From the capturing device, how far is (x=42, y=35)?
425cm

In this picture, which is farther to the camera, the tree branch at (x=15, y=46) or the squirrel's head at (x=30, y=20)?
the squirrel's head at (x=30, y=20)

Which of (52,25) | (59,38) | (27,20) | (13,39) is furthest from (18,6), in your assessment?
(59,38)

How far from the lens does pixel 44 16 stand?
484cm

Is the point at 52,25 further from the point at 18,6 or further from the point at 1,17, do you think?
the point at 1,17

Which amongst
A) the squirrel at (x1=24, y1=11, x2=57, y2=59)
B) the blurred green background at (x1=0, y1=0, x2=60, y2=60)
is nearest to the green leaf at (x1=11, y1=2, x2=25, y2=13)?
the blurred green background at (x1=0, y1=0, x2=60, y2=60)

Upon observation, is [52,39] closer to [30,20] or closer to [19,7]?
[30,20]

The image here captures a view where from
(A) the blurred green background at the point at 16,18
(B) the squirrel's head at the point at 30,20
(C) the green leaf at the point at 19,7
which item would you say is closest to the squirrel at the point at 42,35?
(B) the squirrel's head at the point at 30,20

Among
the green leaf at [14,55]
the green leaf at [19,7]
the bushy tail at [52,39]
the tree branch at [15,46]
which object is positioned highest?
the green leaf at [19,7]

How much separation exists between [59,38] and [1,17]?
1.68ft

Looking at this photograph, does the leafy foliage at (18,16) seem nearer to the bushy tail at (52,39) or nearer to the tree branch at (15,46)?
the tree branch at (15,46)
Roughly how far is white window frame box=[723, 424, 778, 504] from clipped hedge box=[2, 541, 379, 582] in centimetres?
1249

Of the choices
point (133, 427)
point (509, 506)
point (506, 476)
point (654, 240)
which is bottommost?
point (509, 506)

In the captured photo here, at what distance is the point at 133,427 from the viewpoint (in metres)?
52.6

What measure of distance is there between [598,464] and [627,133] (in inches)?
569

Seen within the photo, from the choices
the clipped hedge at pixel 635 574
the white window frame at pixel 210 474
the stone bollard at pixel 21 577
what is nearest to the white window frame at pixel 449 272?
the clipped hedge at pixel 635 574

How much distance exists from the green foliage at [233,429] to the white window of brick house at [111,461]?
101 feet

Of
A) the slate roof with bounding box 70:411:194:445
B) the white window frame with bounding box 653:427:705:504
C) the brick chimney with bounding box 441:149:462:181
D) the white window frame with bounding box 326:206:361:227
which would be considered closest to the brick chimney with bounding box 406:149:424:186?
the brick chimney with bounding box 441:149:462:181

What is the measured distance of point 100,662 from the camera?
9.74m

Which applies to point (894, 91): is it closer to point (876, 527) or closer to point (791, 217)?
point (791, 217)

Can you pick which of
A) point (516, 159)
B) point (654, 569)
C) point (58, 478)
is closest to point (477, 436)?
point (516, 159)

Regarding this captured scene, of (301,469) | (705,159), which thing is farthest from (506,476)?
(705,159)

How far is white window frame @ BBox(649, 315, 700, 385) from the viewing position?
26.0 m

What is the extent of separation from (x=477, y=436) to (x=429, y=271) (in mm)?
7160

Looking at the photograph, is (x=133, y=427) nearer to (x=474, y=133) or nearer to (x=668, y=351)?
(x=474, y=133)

TASK DESCRIPTION: Rewrite the lines above as a numbered list, starting with the line containing "Regarding this captured" and running through the last line, skipping blank lines.

RESPONSE:
1. Regarding this captured scene, of (301,469) | (705,159), which thing is farthest from (506,476)?
2. (705,159)
3. How far is white window frame @ BBox(649, 315, 700, 385) from the viewing position?
4. 26.0 m
5. What is the extent of separation from (x=477, y=436) to (x=429, y=271) (in mm)?
6. 7160
7. Looking at the photograph, is (x=133, y=427) nearer to (x=474, y=133) or nearer to (x=668, y=351)?
8. (x=474, y=133)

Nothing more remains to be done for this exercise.